Item 3.02. Unregistered Sales of Equity Securities
As previously disclosed, on February 11, 2019, Titan International, Inc.
("Titan" or the "Company") entered into a definitive agreement (the "Agreement")
with an affiliate of the Russian Direct Investment Fund (the "RDIF affiliate")
relating to the previously announced settlement put option that was exercised by
the RDIF affiliate. Under the terms of the Agreement, in full satisfaction of
the settlement put option that was exercised by the RDIF affiliate, the Company
paid $25 million in cash to the RDIF affiliate at the closing of the transaction
on February 22, 2019, and agreed, subject to the completion of regulatory
approval, to issue 4,032,259 shares of restricted Titan common stock (the "Titan
Restricted Stock") to the RDIF affiliate in a private placement.
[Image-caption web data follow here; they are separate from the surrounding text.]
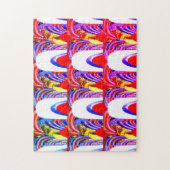 Sommerspass Puzzle (Vertikal)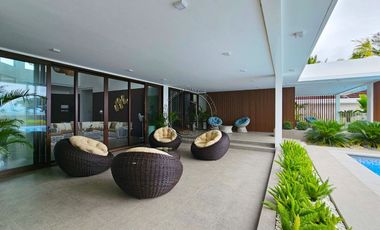 Ultra-Luxury Beachfront Villa Estate for Sale in Carmen, Cebu, Philippines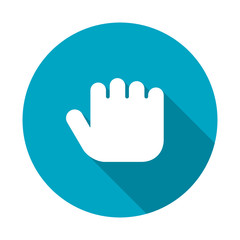 Obraz premium Flat App Icon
In December
2020, in connection with its liquidation, the RDIF affiliate transferred its
right to receive the Titan Restricted Stock to its equity holders (the "RDIF
equity holders"). The regulatory approval was received in November 2021 and on
December 17, 2021, the Company issued the Titan Restricted Stock to the RDIF
equity holders. Based on the terms of the Agreement, the Company retains the
right to buy back the Titan Restricted Stock from the RDIF equity holders for
$25 million until February 12, 2022.
The issuance of the Titan Restricted Stock was undertaken by the Company without
registration, in a private placement, in reliance upon Section 4(a)(2) of the
Securities Act of 1933, as amended (the "Securities Act"), and Rule 506 of
Regulation D as promulgated by the Securities Exchange Commission under the
Securities Act. The Company is relying on such exemptions based in part on
representations made by the RDIF equity holders, including representations with
respect to the RDIF equity holders' status as accredited investors and
investment intent with respect to the Titan Restricted Stock.